8 results for 'cat:"Consumer Law" AND cat:"Privacy" AND cat:"Class Action"'.
J. McCafferty grants a body product company’s motion to dismiss a class action brought against it by a customer claiming the company violated the New Hampshire Driver Privacy Act by sending information from the customer’s driver’s license to a third party without his consent. The customer failed to make a plausible argument that the company sold, rented, offered or exposed for sale his driver’s license or the information contained in it.
Court: USDC New Hampshire, Judge: McCafferty, Filed On: April 18, 2024, Case #: 1:23cv432, NOS: Other Personal Injury - Torts - Personal Injury, Categories: consumer Law, privacy, class Action
J. Schiltz grants the data aggregators' motion to dismiss the consumer's suit alleging that a now-defunct company they sold her data to damaged her reputation by claiming on its website that she had a poor "reputation score." The consumer has alleged an injury-in-fact, traceable to the aggregators, that could be redressed with a favorable judgment. She has not, however, sufficiently pleaded that the defunct company was acting as an agent of the aggregator. Her federal claims fail on that basis, and the court declines to exercise supplemental jurisdiction over her state-law claims.

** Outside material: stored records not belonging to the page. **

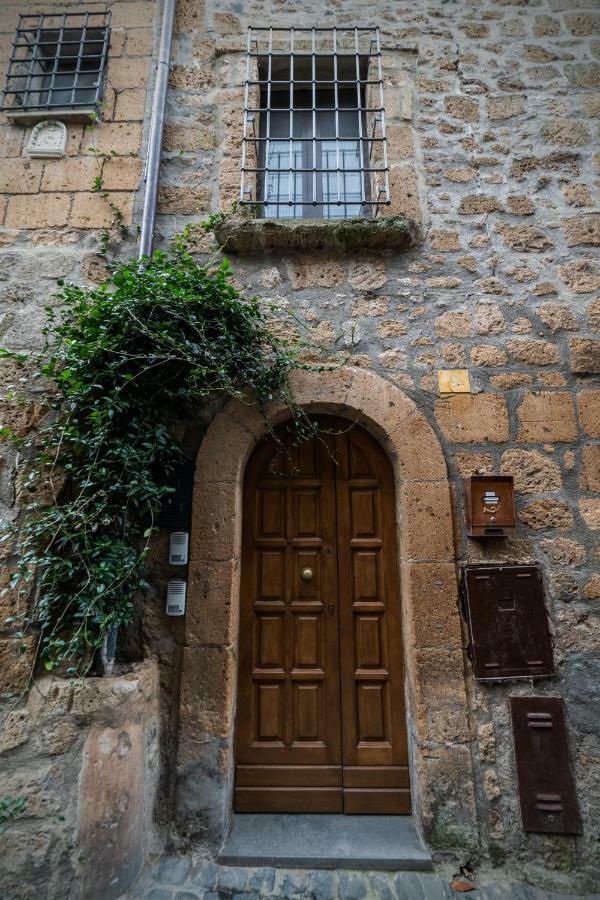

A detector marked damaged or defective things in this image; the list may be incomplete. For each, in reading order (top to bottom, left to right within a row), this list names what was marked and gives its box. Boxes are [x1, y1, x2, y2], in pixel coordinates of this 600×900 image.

rusty metal panel [462, 568, 556, 680]
rusty metal panel [510, 696, 580, 836]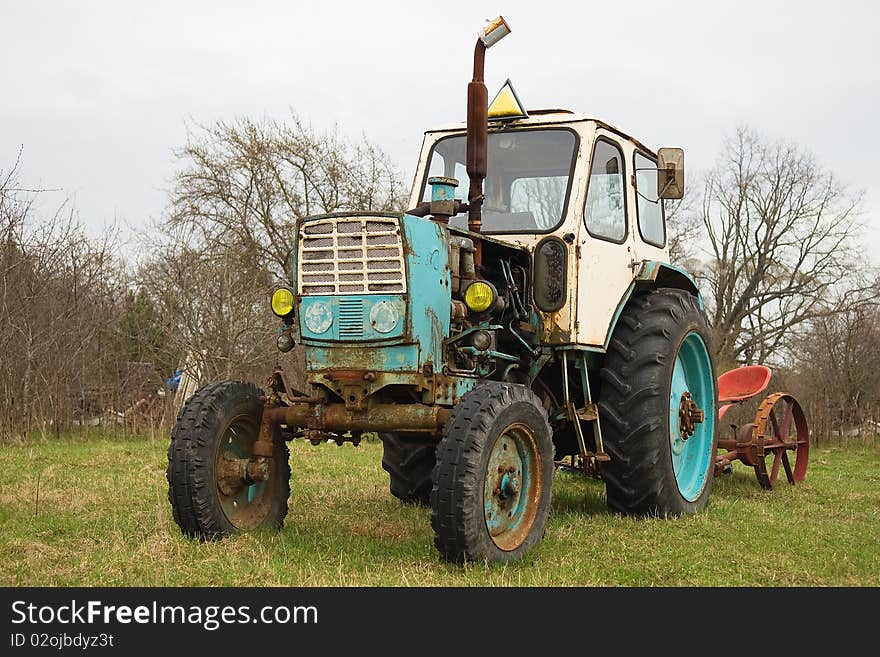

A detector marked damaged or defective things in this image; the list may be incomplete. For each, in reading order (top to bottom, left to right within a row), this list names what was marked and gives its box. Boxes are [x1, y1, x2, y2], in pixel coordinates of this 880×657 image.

old rusty tractor [165, 15, 812, 560]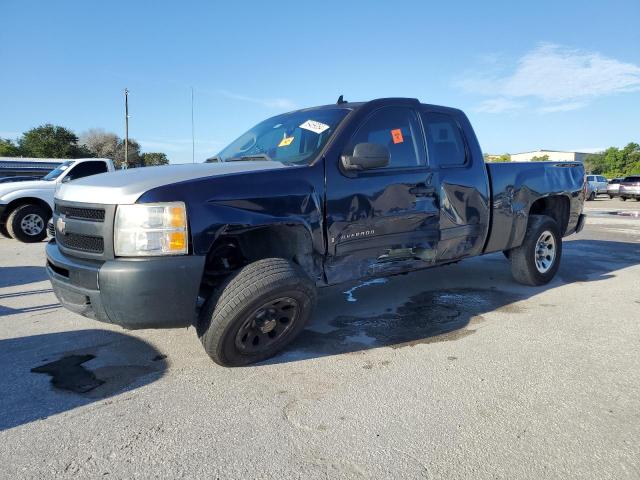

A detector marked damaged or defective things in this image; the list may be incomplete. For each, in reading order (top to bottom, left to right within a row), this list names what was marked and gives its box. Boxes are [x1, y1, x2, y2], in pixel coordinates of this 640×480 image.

damaged chevrolet silverado [46, 98, 584, 368]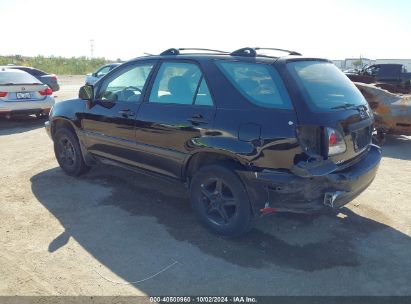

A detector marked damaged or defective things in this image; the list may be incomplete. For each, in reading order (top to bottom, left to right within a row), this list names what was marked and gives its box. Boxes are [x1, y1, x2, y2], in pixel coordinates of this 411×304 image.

rear bumper damage [240, 144, 382, 214]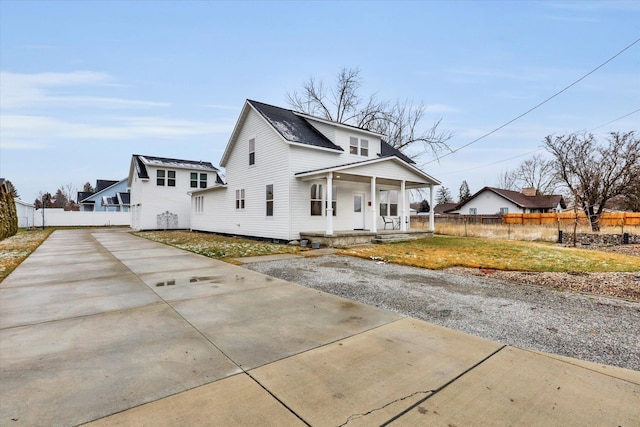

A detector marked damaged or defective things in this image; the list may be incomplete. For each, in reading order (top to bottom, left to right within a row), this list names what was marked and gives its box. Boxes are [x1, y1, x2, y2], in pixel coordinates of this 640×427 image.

crack in concrete [338, 392, 432, 426]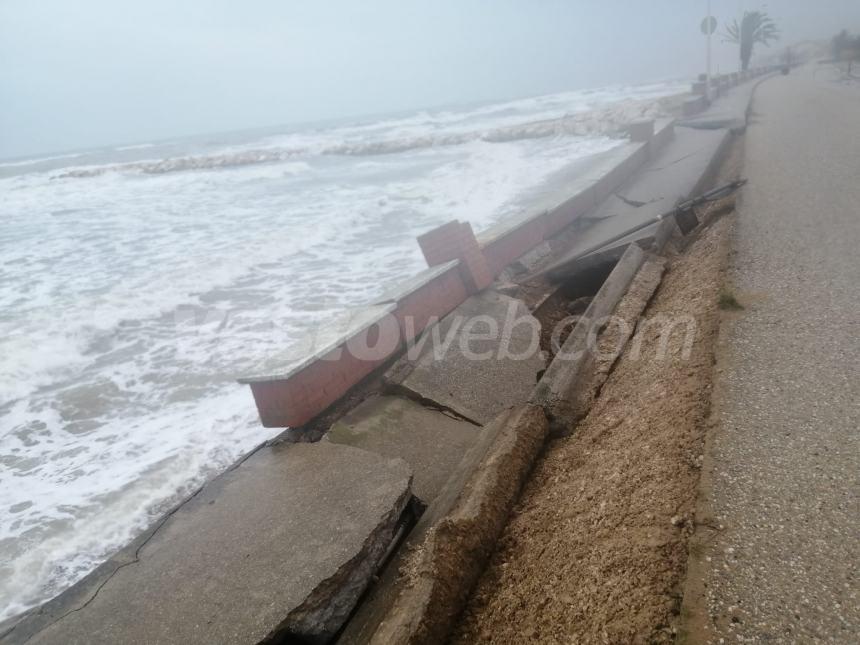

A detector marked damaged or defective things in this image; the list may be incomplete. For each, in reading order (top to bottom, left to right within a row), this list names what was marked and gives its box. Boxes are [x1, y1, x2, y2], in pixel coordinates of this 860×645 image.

cracked concrete slab [2, 442, 414, 644]
cracked concrete slab [324, 394, 480, 506]
broken concrete edge [366, 406, 548, 640]
cracked concrete slab [384, 290, 544, 422]
broken concrete edge [532, 242, 644, 432]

Court: USDC Minnesota, Judge: Schiltz, Filed On: March 29, 2024, Case #: 0:23cv1769, NOS: Consumer Credit - Other Suits, Categories: consumer Law, privacy, class Action
J. Carr denies the newspapers' motion to dismiss, ruling their disclosure of subscribers' personal information to Meta whenever they interacted with a video on the newspapers' websites constitutes a concrete injury and gives the subscribers standing to pursue claims under the Video Privacy Protection Act. Meanwhile, the subscribers are considered consumers under the Act because the purpose of their accounts and submission of personal data is to access the newspapers' main business, the distribution of news, including the videos, which are not ancillary services.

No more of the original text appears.